肉料理レストラン・チェーン「トッロ・グリル」の経営パートナーで料理長のキリル・マルトィネンコ氏は、日本産霜降り牛肉がシェアできるのは市場のほんの一部だと考える。まずは1キログラムあたり100ドルからという価格の高さ。そしてロシア人にとってなじみのない小ささ。
このような肉は高級な日本料理店で使用される可能性があり、そのような店にとっては良いニュースとなるという。しかしながら、モスクワにそのような料理店は多くはない。「中間レベルのレストランに登場する可能性はあるが、ステーキハウスではまず出てこない」とマルトィネンコ氏。また、日本の霜降り牛肉の調理が難しい点も、メニューにのりにくい要因になるという。

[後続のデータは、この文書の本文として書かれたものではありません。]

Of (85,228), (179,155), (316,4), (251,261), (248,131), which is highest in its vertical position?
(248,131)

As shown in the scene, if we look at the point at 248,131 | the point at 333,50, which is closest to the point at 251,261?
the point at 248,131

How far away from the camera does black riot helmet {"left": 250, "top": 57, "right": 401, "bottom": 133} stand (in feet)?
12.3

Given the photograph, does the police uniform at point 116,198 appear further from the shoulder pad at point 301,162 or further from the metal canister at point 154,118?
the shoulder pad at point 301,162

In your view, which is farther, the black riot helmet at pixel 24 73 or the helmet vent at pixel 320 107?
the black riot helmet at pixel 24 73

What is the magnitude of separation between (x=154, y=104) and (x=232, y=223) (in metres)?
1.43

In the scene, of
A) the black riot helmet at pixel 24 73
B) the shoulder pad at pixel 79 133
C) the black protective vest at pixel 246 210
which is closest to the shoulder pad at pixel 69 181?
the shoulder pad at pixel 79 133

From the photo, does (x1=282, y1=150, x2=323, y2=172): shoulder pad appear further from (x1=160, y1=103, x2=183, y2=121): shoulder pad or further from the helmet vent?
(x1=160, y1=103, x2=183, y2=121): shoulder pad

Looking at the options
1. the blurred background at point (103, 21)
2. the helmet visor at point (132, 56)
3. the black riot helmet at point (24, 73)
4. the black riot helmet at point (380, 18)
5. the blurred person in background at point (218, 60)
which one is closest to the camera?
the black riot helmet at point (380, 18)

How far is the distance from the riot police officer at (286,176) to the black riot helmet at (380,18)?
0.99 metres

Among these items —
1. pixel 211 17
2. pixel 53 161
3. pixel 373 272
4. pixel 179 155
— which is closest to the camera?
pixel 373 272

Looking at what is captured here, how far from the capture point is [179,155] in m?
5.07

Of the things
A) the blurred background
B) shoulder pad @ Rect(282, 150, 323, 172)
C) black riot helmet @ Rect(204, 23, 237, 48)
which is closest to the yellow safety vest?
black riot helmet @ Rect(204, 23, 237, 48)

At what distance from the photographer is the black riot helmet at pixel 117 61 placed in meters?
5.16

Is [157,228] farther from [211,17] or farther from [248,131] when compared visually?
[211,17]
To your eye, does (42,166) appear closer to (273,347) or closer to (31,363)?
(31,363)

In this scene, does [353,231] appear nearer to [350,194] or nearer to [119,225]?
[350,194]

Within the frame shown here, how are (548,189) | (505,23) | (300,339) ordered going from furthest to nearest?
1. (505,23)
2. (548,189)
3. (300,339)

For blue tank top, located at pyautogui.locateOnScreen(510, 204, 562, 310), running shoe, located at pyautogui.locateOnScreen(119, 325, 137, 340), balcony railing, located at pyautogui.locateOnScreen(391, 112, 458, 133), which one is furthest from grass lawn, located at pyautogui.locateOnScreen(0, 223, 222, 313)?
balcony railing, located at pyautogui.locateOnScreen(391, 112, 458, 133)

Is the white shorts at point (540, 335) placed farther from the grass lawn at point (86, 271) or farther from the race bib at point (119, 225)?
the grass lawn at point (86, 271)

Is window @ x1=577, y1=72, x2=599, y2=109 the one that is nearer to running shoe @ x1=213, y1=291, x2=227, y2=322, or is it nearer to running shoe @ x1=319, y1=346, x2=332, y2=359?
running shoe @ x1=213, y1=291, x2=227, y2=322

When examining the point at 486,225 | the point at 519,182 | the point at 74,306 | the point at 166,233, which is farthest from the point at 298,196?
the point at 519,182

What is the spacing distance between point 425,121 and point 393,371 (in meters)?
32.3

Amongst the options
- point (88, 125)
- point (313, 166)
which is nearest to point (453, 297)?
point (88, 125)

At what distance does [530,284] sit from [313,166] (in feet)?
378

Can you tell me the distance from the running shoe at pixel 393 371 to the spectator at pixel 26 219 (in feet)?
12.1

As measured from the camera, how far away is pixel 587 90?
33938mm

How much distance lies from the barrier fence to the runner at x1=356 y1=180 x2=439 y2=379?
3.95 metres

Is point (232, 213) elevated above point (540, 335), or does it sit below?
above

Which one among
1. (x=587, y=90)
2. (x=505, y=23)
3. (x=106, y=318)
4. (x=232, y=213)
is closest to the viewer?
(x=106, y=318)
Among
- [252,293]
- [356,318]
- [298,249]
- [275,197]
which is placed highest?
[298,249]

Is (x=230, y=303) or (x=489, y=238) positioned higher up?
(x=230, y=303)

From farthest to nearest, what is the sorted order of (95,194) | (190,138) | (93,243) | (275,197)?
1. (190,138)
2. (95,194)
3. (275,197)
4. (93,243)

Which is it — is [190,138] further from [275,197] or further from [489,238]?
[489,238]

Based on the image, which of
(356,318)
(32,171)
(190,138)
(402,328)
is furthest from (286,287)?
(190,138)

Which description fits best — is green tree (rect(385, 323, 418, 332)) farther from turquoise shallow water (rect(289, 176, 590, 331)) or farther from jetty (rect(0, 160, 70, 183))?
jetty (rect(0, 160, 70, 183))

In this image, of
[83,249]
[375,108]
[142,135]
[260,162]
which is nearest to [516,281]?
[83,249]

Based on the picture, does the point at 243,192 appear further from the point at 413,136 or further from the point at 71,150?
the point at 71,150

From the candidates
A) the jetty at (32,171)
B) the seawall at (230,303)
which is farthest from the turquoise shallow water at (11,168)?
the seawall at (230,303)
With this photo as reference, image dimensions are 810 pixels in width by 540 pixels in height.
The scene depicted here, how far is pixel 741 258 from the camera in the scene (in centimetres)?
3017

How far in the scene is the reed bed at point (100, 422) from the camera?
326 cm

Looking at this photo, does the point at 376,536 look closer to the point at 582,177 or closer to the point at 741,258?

日本産牛肉がロシアで復活するタイミングは興味深い。ウクライナ情勢をめぐり、対ロシア制裁を科したアメリカ、EU諸国、カナダ、オーストラリア、ノルウェーなどの国の動物性食品が禁輸措置となる前から、ロシアでは良種の肉や霜降り肉の独自の生産が活発に進められようとしていた。ロシア産は日本産には遠くおよばないが、低価格帯、中価格帯で空いたニッチを占め始めている。「12月以降、当レストランは完全にロシア産牛肉に切り替えている。これで十分だし、品質の点で問題はない。肉の加工の仕方に小さな問題はあるが、それは一時的な困難であり、半年以内には解決できる」とマルトィネンコ氏は述べた。